The authors use a retrieval model called MiA-Emb, which incorporates a global summary to guide query representations, and compare it against vanilla and summary-augmented baselines. Results show that MiA-Emb achieves the highest average performance across all benchmarks, with significant gains in Answer Recall on both in-domain NarrativeQA and out-of-domain DetectiveQA, demonstrating the effectiveness of mindscape-aware retrieval.

The authors use the MiA-Emb and MiA-Gen models with specific training configurations, where MiA-Emb employs LoRA with a learning rate of 1 × 10⁻⁴ and a LoRA rank of 128, while MiA-Gen uses a lower learning rate of 1 × 10⁻⁵ and a batch size of 2. Results show that MiA-Emb achieves superior retrieval performance across benchmarks, and MiA-Gen demonstrates strong generation capabilities, particularly when integrated with mindscape-conditioned retrieval.

The authors use a visual analysis to show that MiA-Emb-8B achieves a higher top-10 retrieval ratio compared to Qwen-Emb-8B, with a notable improvement of +11.1% at the 20th layer.
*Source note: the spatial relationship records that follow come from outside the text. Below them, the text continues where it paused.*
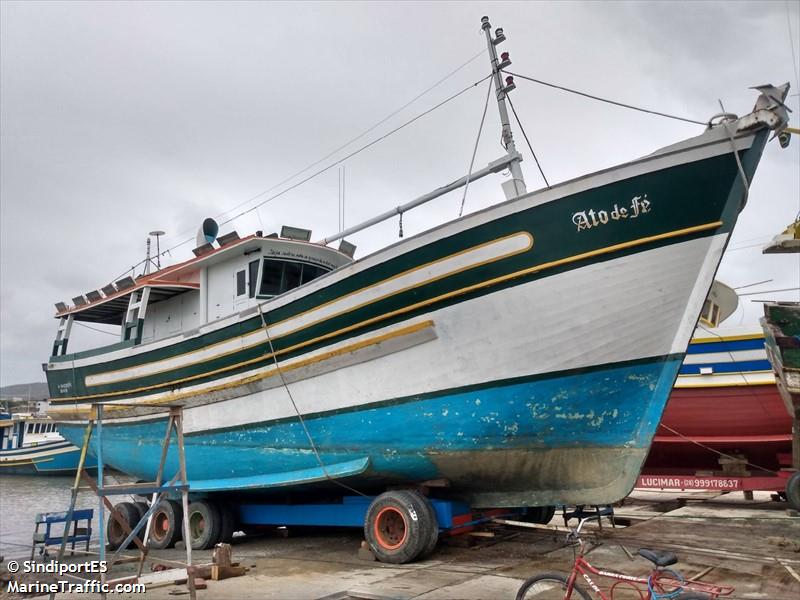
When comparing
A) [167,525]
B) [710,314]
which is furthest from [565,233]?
[710,314]

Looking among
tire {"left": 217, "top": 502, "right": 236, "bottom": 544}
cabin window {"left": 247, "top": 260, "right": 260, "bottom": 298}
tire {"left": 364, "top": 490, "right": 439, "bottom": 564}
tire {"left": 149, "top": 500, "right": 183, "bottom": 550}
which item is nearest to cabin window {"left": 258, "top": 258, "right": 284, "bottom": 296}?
cabin window {"left": 247, "top": 260, "right": 260, "bottom": 298}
The results indicate that MiA-Emb-8B maintains a more stable attention proportion on the query and summary, suggesting better alignment of query representations with the document's semantic subspace.

The authors use MiA-Emb, a mindscape-aware embedding model, to improve retrieval performance across multiple long-context benchmarks. Results show that MiA-Emb consistently outperforms baseline models, achieving higher recall and better end-task performance, with the best results observed when the mindscape summary is incorporated during retrieval.